Police firefight with terror cell prevents terror attack in Belgium
Police in the city of Verviers, Belgium were fired upon Thursday as they moved in on a suspected terror cell to prevent what they termed an “imminent attack.” No police or civilians were injured in the 15-minute firefight in the city’s crowded train station, where two of the suspected terrorists were killed and a third arrested.
Residents said gunfire and explosions could be heard throughout the city of 56,000, 200 miles from the capital city of Brussels. “These were extremely well-armed men,” said federal magistrate Eric Van cir Sypt, who added that police stations and officers were the targets of the planned attacks. On Friday, Belgium authorities revealed that they seized police uniforms, AK-47s, and Kalishnakov rifles in the suspects’ apartments.
Thursday’s police raid in Belgium was the result of ongoing counter-terror operations and only one of at least 10 police actions carried out throughout the country, including in Brussels. Although authorities said the suspects had been under surveillance for several weeks, the pre-emptive move by police came as Europe remained tense after last week’s attacks at the Paris offices of the satirical newspaper, Charlie Hebdo, and a kosher delicatessen left 17 dead. Belgium officials had not established a direct connection between the terror cells in Paris and Verviers, but they are pursuing leads suggesting a link between the Verviers cell and Amedy Coulibary, the suspect in the siege at the Jewish deli where four customers and the shooter were killed. Police also said one of the weapons used in the Charlie Hebdo attack may have been purchased in Belgium.

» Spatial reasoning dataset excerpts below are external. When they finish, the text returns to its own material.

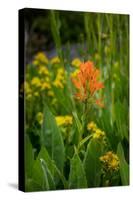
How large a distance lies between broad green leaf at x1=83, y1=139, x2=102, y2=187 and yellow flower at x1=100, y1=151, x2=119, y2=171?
0.16ft

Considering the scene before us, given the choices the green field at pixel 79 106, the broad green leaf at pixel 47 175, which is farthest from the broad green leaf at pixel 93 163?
the broad green leaf at pixel 47 175

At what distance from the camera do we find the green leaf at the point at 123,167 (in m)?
4.59

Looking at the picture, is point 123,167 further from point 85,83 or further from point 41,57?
point 41,57

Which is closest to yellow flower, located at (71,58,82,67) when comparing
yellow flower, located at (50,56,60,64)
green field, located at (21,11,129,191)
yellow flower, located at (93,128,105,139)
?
green field, located at (21,11,129,191)

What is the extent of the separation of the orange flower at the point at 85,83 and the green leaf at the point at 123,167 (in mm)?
427

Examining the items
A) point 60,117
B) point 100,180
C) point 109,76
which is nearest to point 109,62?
point 109,76

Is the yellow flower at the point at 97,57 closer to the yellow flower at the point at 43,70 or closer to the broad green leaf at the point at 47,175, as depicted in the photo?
the yellow flower at the point at 43,70

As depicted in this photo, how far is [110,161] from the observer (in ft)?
15.1

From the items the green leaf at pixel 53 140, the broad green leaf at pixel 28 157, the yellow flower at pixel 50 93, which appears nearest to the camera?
the broad green leaf at pixel 28 157

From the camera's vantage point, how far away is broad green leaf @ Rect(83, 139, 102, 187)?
4.48 meters

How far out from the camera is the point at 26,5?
4.50 metres

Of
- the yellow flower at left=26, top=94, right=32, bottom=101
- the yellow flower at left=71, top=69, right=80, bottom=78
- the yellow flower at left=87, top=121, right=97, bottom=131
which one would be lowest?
the yellow flower at left=87, top=121, right=97, bottom=131

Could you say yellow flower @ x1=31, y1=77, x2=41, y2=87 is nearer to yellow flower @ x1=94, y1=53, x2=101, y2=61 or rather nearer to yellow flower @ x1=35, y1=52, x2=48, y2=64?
Result: yellow flower @ x1=35, y1=52, x2=48, y2=64

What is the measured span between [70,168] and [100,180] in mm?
280
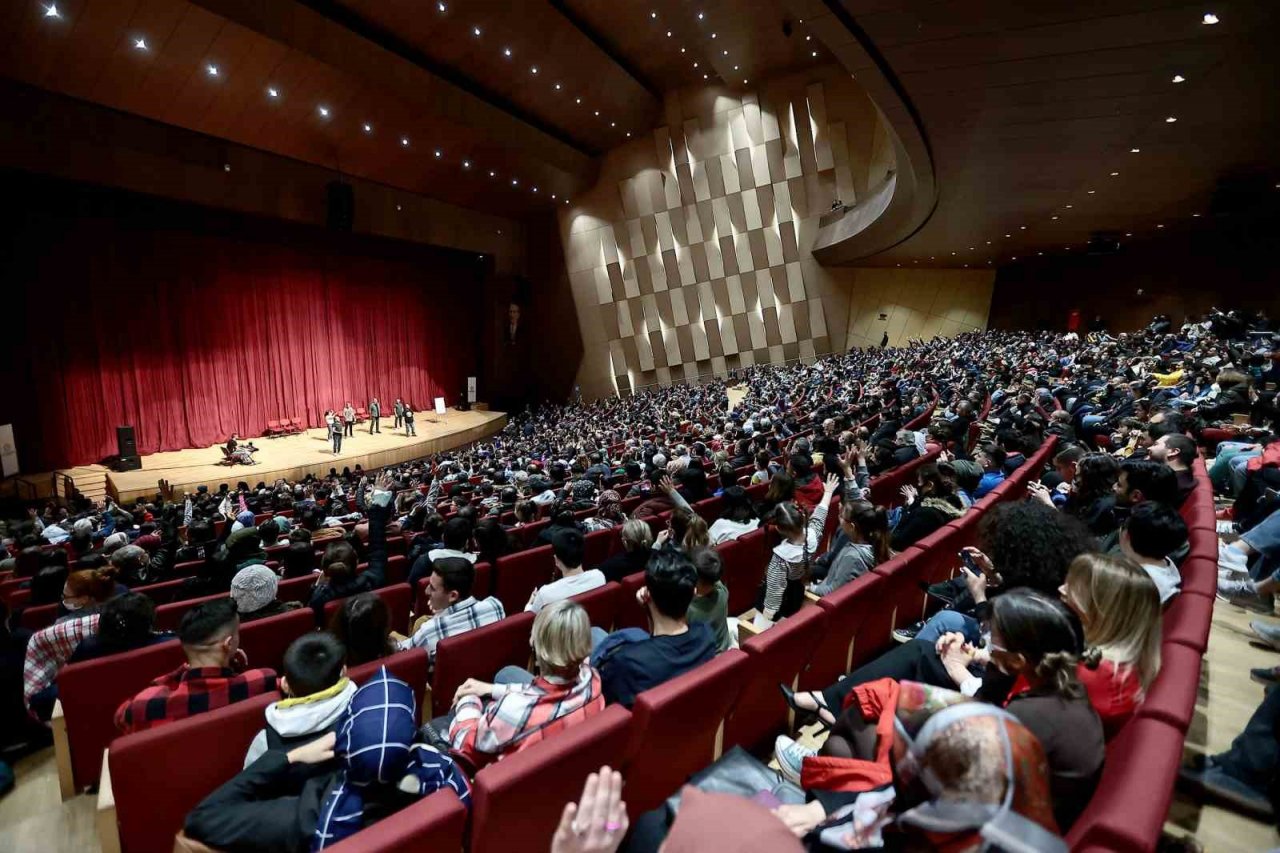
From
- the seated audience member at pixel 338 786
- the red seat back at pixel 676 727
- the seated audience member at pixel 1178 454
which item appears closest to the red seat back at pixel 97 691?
the seated audience member at pixel 338 786

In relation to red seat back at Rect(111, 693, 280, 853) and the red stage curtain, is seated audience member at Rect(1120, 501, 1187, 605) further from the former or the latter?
the red stage curtain

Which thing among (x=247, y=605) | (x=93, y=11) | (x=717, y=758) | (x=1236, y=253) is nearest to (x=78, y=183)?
(x=93, y=11)

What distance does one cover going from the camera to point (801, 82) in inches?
748

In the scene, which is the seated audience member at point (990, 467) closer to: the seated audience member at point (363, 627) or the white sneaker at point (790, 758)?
the white sneaker at point (790, 758)

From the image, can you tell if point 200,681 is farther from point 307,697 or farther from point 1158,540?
point 1158,540

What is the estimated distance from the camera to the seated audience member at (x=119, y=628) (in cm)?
255

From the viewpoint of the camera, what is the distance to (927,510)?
347 centimetres

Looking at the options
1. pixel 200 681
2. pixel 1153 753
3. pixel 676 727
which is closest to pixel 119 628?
pixel 200 681

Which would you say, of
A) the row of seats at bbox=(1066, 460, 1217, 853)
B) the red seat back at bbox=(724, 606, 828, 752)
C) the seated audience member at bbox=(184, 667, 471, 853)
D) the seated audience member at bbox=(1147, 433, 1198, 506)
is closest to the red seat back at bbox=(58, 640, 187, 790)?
the seated audience member at bbox=(184, 667, 471, 853)

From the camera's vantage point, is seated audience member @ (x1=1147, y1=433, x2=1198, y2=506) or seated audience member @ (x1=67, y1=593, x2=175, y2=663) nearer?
seated audience member @ (x1=67, y1=593, x2=175, y2=663)

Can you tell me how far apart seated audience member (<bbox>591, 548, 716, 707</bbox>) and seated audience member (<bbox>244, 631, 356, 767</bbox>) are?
72 cm

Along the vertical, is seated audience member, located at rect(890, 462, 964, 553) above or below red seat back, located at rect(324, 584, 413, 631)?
above

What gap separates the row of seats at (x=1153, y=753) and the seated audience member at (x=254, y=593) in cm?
317

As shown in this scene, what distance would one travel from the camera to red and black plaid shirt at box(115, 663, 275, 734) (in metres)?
1.96
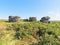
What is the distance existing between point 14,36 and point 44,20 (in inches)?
617

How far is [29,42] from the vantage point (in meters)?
22.0

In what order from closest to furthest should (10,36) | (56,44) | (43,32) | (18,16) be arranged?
(56,44), (10,36), (43,32), (18,16)

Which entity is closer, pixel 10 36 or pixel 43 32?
pixel 10 36

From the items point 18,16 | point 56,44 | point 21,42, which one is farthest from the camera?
point 18,16

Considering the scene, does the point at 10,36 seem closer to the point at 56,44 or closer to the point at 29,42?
the point at 29,42

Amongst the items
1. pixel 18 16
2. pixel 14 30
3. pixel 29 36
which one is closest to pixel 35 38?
pixel 29 36

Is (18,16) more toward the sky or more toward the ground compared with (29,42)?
more toward the sky

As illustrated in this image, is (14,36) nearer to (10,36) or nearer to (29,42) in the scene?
(10,36)

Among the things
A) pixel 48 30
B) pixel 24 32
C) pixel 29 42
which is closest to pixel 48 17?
pixel 48 30

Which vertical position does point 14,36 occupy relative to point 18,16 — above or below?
below

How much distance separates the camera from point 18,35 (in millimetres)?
23891

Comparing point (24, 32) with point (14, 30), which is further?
point (14, 30)

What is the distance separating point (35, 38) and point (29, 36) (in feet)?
3.09

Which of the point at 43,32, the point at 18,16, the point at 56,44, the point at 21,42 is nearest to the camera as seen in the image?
the point at 56,44
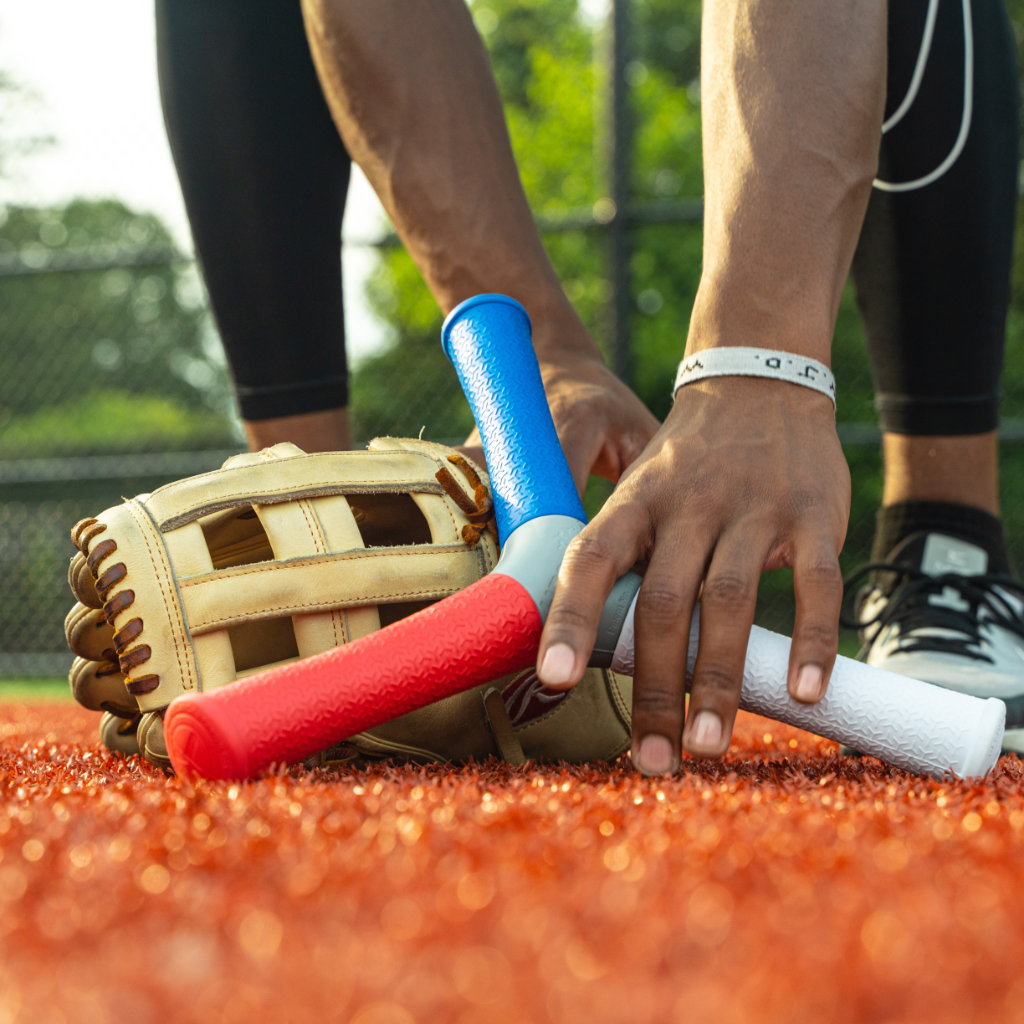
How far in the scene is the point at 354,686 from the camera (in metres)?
0.69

Belgium is only one European country grappling with the increasing threat posed by native-born Muslims who return after fighting in Syria. Once home, the newly-radicalized jihadis establish sleeper cells to wage domestic, guerilla-like attacks on terror targets such as public transportation, including Jewish schools, museums, and shops. The offices and cartoonists of Charlie Hebdo in Paris had been prime targets for years as a result of its publication of cartoons the Muslim jihadists considered blasphemous. Europol, the police force of the European Union (EU), estimates as many as 5,000 Europeans are currently fighting in Syria, and warns there may be as many 120 sleeper cells throughout Europe.
French authorities announced the arrest of 12 suspected accomplices of the Paris attacks, as terror suspects were taken into custody in Germany, Greece and elsewhere in Belgium in the days following the firefight in Verviers. Although authorities did not confirm that the swift actions by police across Europe were coordinated, the crack downs on sleeper cells and arrests of suspected terrorists underscores the ongoing cooperation between police and Europol in identifying and preventing terror attacks throughout the continent.
The firefight in Verviers occurred on the same day the FBI announced the arrest of a 20-year-old man disrupting his plan to bomb the Capitol in Washington DC and kill U.S. officials. Senator Lindsey Graham (R-SC) called the thwarted plot in Belgium “a wake-up call” warning that “it’s just a matter of time if adjustments aren’t made soon.” The budget allocation for intelligence and security, which includes funding for the CIA, has been reduced from $80 million to $63 million in recent years, although Congress is considering increases to in light of the uptick in terror activity in the US, Canada, Australia, England, France and now, Belgium.